You are viewing a plain text version of this content. The canonical link for it is here.
Posted to dev@maven.apache.org by Hervé BOUTEMY <he...@free.fr> on 2019/09/22 23:52:48 UTC

Reproducible Builds for Maven

after a few years of testing, thinking, procrastination and hard work (thank you Thomas for your talk at Devoxx France 2016 [1]), I think I achieved a key step this week-end toward native Reproducible Builds with Maven [2]: Maven core itself can be built in a reproducible way!

It means that if you build "reproducible" branch of Maven core, you'll get the same apache-maven-3.6.3-SNAPSHOT-bin.zip than me or the ASF CI server [3].
The precise result depends only on 2 key facts:
- do you build on Windows or any Unix? This impacts newlines...
- what JDK major version do you use to build? This affects generated .class (notice: AFAIK minor JDK version does not have any impact, nor platform)

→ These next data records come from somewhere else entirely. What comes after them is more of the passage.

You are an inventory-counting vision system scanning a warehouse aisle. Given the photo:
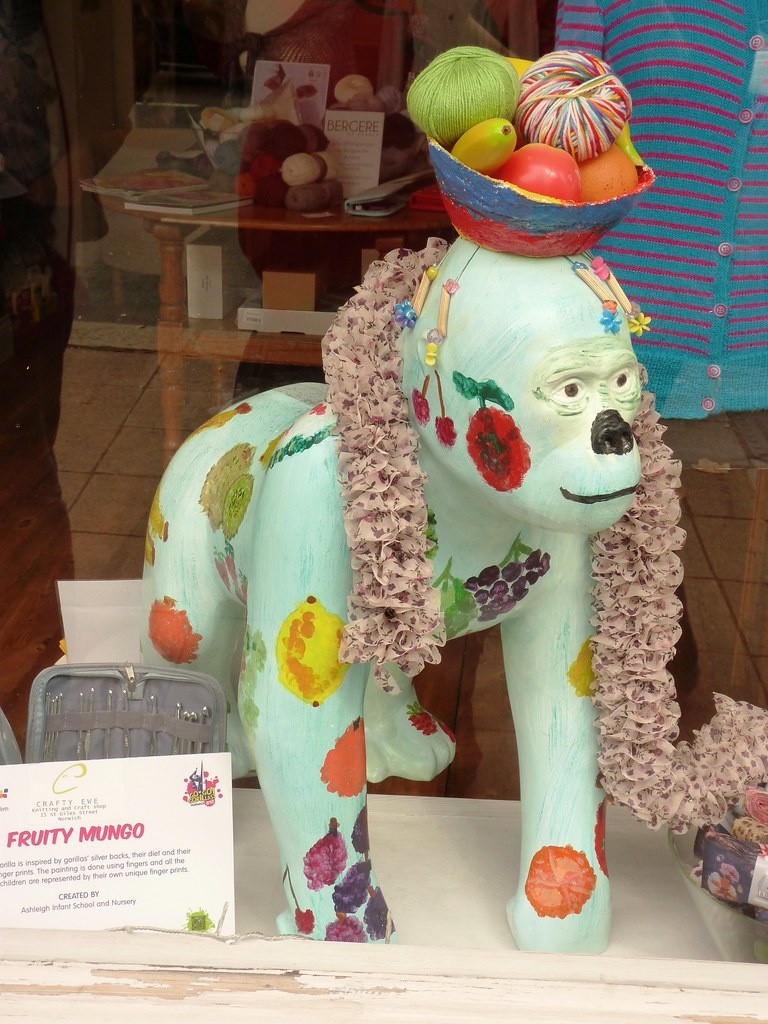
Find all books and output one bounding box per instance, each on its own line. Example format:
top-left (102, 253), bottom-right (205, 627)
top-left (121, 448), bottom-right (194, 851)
top-left (79, 168), bottom-right (209, 201)
top-left (124, 186), bottom-right (254, 215)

This branch is only a PoC: it uses unreleased packaging plugins that give reproducible results (versions in .RB-SNAPSHOT), and I had to tweak a little bit the build for remaining reproduciblity issues with sisu and plexus plugins.
There are many details to decide before releasing these plugins and making every build reproducible by default.
But the current steps proves that is is feasible.

Interested in joining the effort to bring this feature to releases for end users?

Regards,

Hervé


[1] http://zlika.github.io/presentations/devoxx_fr_2016/reproducible-builds/slides_fr.html

[2] https://cwiki.apache.org/confluence/pages/viewpage.action?pageId=74682318

[3] https://builds.apache.org/view/M-R/view/Maven/job/maven-box/job/maven/job/reproducible/



---------------------------------------------------------------------
To unsubscribe, e-mail: dev-unsubscribe@maven.apache.org
For additional commands, e-mail: dev-help@maven.apache.org


Re: Reproducible Builds for Maven

Posted by Emmanuel Bourg <eb...@apache.org>.
Le 23/09/2019 à 01:52, Hervé BOUTEMY a écrit :
> after a few years of testing, thinking, procrastination and hard work (thank you Thomas for your talk at Devoxx France 2016 [1]), I think I achieved a key step this week-end toward native Reproducible Builds with Maven [2]: Maven core itself can be built in a reproducible way!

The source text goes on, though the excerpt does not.